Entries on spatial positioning

--- begin ---

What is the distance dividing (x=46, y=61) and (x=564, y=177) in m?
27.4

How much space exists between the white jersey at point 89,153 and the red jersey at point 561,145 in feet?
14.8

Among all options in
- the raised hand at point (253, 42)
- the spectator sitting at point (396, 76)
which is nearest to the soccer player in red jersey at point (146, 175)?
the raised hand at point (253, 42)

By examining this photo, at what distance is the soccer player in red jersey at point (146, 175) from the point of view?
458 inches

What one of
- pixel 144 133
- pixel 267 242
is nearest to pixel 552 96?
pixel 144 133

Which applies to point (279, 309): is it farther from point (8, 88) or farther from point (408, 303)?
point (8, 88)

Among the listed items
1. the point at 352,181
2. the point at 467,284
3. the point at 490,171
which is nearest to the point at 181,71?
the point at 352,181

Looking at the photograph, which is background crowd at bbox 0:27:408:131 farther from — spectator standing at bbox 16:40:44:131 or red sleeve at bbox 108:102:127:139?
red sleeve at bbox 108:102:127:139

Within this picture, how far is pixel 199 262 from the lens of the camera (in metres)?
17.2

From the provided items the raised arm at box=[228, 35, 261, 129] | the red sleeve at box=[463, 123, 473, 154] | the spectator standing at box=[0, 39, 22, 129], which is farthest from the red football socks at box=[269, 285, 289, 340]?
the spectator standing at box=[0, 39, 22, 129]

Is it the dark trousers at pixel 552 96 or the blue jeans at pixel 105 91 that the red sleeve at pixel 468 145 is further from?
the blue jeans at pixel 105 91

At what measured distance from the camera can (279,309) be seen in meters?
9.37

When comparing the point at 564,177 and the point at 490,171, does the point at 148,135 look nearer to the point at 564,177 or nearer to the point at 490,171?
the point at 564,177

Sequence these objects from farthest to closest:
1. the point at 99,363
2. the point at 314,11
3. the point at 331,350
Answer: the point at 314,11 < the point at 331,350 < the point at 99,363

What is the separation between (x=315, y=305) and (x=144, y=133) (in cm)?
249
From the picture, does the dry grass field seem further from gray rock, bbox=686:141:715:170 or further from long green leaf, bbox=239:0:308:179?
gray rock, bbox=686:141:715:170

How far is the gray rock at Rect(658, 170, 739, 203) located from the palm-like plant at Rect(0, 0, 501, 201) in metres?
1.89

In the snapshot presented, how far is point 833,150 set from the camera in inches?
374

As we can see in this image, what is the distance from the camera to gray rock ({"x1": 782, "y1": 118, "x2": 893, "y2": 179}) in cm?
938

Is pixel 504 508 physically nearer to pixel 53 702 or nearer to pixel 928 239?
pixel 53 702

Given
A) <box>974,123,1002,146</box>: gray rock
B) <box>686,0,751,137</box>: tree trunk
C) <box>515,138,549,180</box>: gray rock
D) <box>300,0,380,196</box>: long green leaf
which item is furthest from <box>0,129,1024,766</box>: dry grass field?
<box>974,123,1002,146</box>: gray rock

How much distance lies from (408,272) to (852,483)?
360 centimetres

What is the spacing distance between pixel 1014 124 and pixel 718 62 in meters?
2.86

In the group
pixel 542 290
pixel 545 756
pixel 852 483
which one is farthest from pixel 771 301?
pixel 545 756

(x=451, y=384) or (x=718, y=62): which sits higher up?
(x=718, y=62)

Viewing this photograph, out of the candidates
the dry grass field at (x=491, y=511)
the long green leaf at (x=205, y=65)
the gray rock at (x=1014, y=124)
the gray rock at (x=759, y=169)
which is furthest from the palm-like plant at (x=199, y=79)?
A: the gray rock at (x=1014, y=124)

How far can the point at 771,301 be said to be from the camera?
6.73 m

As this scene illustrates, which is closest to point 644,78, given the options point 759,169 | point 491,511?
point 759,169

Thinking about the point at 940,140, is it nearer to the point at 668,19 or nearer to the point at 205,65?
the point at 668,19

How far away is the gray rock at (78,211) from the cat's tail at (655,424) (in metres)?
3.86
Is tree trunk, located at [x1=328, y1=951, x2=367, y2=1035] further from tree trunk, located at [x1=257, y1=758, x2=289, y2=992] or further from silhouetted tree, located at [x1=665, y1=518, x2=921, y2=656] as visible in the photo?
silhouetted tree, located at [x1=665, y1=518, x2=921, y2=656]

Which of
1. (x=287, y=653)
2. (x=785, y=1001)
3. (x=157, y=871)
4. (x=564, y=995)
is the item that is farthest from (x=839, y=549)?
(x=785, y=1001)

--- end ---

[Exercise task]:
Please rewrite the listing from the line containing "How far away" through the end, replacing "gray rock" with "gray boulder" and leaving everything else unchanged.

[Reply to the task]:
How far away is the gray boulder at (78,211) from the cat's tail at (655,424) (in metres)?
3.86
Is tree trunk, located at [x1=328, y1=951, x2=367, y2=1035] further from tree trunk, located at [x1=257, y1=758, x2=289, y2=992] or further from silhouetted tree, located at [x1=665, y1=518, x2=921, y2=656] as visible in the photo?
silhouetted tree, located at [x1=665, y1=518, x2=921, y2=656]

Which of
1. (x=287, y=653)
2. (x=785, y=1001)
3. (x=157, y=871)
4. (x=564, y=995)
is the item that is farthest from (x=839, y=549)?
(x=785, y=1001)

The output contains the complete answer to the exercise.